**TASK INSTRUCTIONS**
After locating the line that contains "ICBC TURKEY YÖNETİMİ ORDU'DA", quote it and all lines after it through the end of the entries, and nothing more. Pictures stay out.

[[ DATA IN THIS EXERCISE, beginning ]]

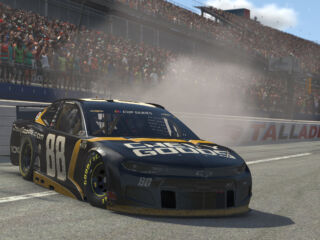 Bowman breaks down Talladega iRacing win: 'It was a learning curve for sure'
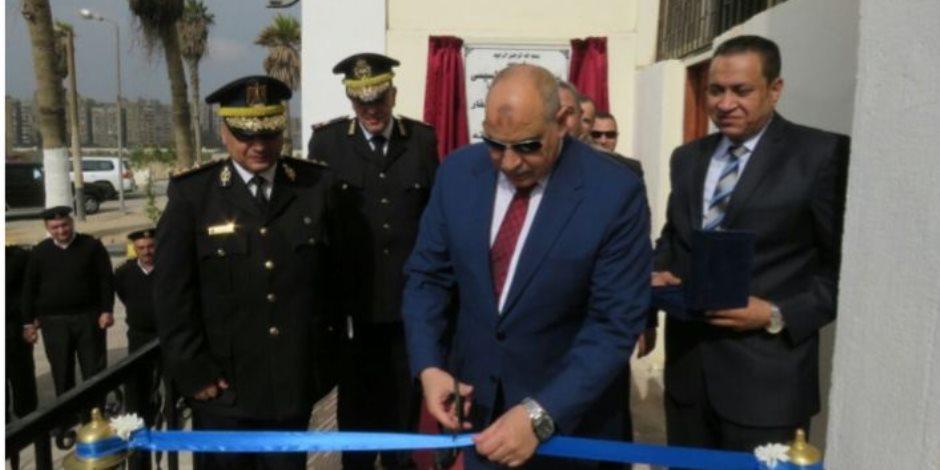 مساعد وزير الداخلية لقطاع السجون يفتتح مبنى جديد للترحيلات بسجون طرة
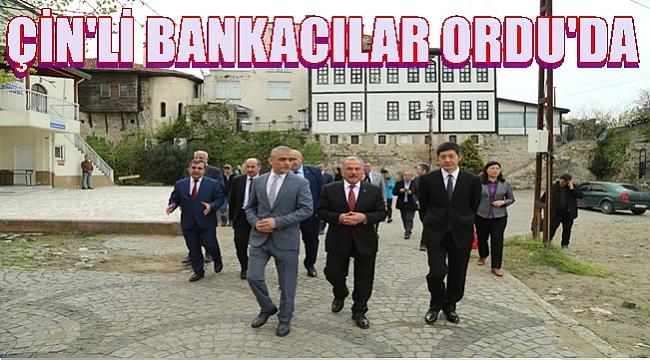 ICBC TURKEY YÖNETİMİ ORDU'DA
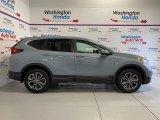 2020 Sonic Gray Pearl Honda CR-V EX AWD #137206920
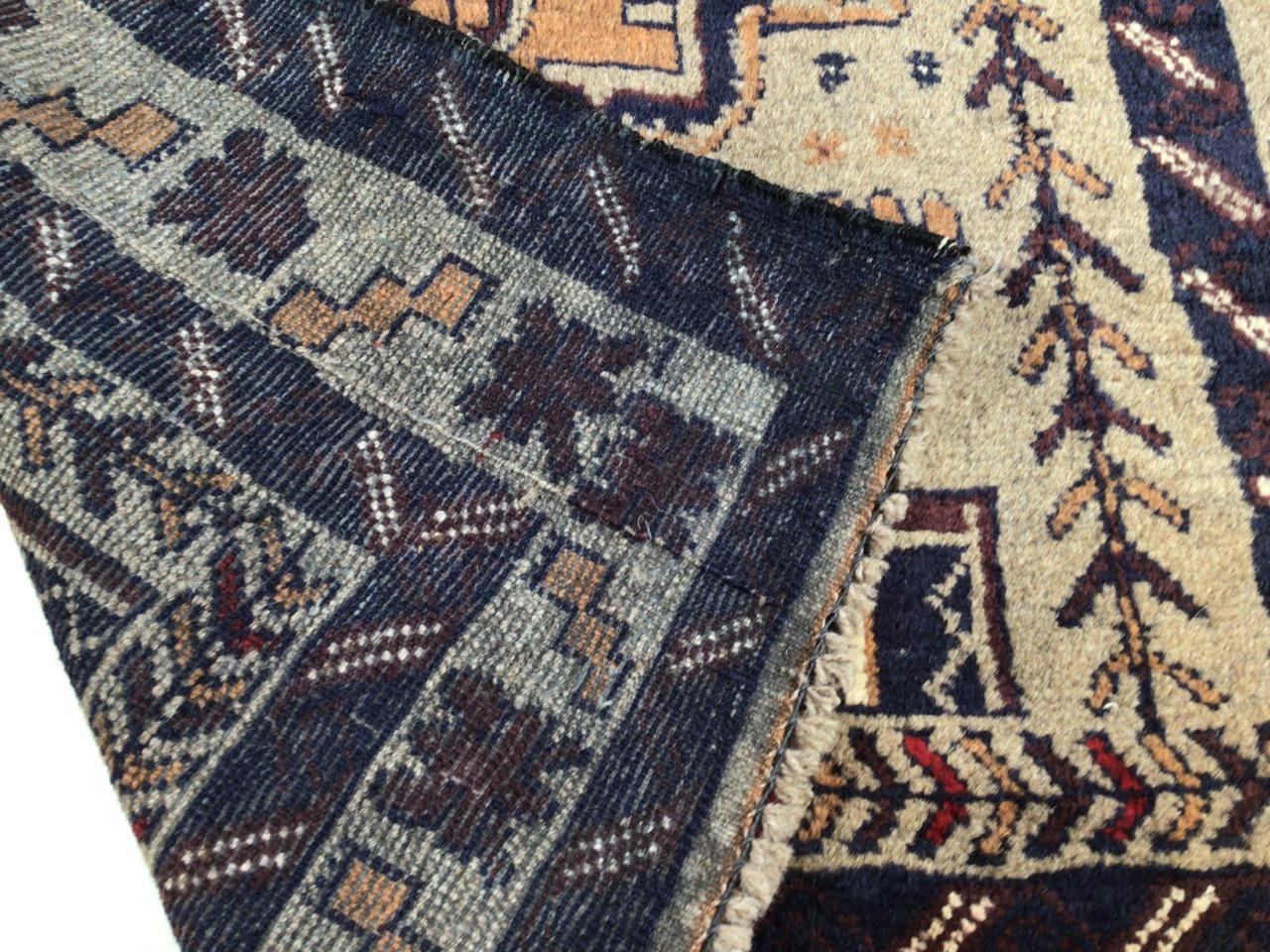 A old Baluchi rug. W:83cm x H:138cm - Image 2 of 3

[[ DATA IN THIS EXERCISE, end ]]

**RESPONSE**
 ICBC TURKEY YÖNETİMİ ORDU'DA
 2020 Sonic Gray Pearl Honda CR-V EX AWD #137206920
 A old Baluchi rug. W:83cm x H:138cm - Image 2 of 3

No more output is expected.